Re: distributed spiders

From: Eugene Leitl (
Date: Tue Feb 08 2000 - 10:20:08 PST

Sandor Spruit writes:

> Why would you submit the information to a central engine ? I thought
> we'd given up on "central-location-I-control-it-all" and were moving
> into the distributed area. Why not distribute the search engine and
> gradually escalate a search attempt from "local" to "far away" ?
You're absolutely right, and I in fact earlier proposed mating Apache
with locally (plus a mirror of a few neighbour nodes) indexing engine
like htdig or webglimpse, and turn the whole net into one giant
distributed search engine. (There are sure quite a few difficult
issues, like query response times, misuse (queries get amplified big
time, after all), and such, but they probably can be licked).

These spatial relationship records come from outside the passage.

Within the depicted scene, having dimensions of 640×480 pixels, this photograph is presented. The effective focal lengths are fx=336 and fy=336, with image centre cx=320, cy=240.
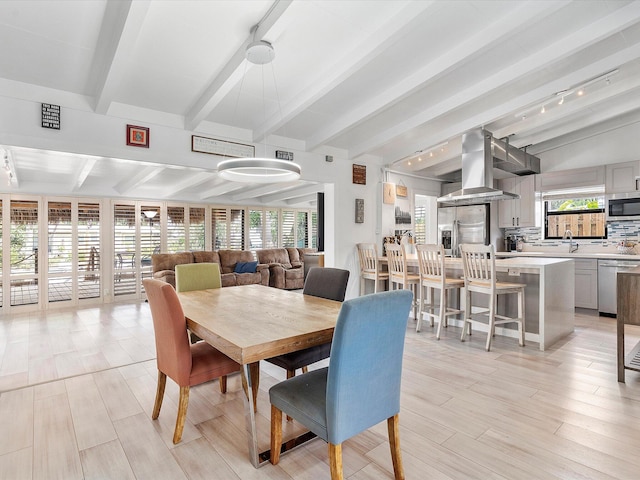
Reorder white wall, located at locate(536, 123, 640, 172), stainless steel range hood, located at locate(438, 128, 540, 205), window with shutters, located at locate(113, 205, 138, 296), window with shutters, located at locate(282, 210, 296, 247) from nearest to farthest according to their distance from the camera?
stainless steel range hood, located at locate(438, 128, 540, 205) < white wall, located at locate(536, 123, 640, 172) < window with shutters, located at locate(113, 205, 138, 296) < window with shutters, located at locate(282, 210, 296, 247)

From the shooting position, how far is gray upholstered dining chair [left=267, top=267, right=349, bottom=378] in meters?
2.19

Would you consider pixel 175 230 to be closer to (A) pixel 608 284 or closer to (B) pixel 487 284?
(B) pixel 487 284

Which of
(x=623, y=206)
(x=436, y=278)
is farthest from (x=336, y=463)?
(x=623, y=206)

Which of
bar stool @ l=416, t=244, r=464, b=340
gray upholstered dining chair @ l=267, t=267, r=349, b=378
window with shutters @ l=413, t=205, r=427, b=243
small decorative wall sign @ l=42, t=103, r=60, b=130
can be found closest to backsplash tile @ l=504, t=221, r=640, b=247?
window with shutters @ l=413, t=205, r=427, b=243

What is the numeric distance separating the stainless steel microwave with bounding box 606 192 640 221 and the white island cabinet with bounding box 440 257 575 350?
1.90m

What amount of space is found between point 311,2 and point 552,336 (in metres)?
3.89

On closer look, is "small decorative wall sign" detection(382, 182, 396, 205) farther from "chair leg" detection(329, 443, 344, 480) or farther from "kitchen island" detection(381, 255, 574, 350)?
"chair leg" detection(329, 443, 344, 480)

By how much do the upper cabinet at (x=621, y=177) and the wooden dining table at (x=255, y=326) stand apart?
5122 mm

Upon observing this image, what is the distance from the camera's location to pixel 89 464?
5.90 ft

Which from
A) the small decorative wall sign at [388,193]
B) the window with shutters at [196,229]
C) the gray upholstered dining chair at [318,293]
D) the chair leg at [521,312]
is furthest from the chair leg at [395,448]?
the window with shutters at [196,229]

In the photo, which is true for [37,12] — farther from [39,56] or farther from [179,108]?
[179,108]

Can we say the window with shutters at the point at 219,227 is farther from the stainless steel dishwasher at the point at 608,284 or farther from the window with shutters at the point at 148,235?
the stainless steel dishwasher at the point at 608,284

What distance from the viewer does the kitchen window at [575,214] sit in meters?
5.44

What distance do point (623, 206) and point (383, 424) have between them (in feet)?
17.3
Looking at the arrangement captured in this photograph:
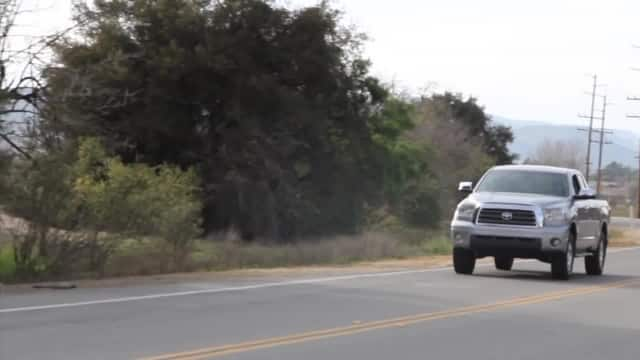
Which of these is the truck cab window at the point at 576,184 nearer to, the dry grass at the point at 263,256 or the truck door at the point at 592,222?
the truck door at the point at 592,222

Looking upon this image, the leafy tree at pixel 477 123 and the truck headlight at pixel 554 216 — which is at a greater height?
the leafy tree at pixel 477 123

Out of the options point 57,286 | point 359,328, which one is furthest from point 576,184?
point 359,328

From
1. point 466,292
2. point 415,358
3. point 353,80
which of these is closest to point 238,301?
point 466,292

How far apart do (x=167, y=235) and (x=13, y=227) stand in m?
3.75

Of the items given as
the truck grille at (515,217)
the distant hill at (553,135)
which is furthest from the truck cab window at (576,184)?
the distant hill at (553,135)

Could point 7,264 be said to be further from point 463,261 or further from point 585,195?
point 585,195

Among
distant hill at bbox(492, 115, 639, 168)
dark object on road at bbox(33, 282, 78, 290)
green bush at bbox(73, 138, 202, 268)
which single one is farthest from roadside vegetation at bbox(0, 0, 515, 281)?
distant hill at bbox(492, 115, 639, 168)

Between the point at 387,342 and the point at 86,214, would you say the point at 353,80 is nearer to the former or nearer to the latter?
the point at 86,214

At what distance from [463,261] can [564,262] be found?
1.85 meters

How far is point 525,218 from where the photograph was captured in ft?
75.5

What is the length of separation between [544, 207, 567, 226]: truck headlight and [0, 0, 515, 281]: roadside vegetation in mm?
6761

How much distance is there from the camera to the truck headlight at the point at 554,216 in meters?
23.1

Can't somebody with some free time on their hands (what a sad joke)
whip up something sexy-sounding at SourceForge, and mobilize a few
developers with a clue? (I'm not a web person, so I can't do this,
even if I had time).

However, changes can be made only slowly. Also, when looking for
support of big search engine operators, it helps not to piss them off
by making them realise that the work they support will help them to
become obsolete.
> I'm wondering for a long time now why this isn't happening in some
> structured way already. No one can keep up with the growth of the Net.
> The results of global search engines get ever more useless. On the
> other hand, local search engines often prove to be very up-to-date.

Yes, and one can probably even translate a database backed site into a
(virtual) document tree. Translate local full text index into database
queries, or something.

> Our "local" and - incidently - very clueful Dutch research network
> SURFnet, for example, has a private engine that indexes all the
> websites of Dutch institutions connected to it. The obvious result:
> very fast, up-to-date and helpful responses.
> Eugene> I mean motivation other than paying them and/or giving them priority
> Eugene> in using the search engine.
> My response would be: the search engines would once again be useful -
> back to the good old days when the Web just started to take off.

It's obvious, but this doesn't provide immediately tangible benefits
to the user other than the warm fuzzies (like running SETI@home, or
ECDL). It only reaches a breakthrough when few 10% of all sites are
running the modified Apache.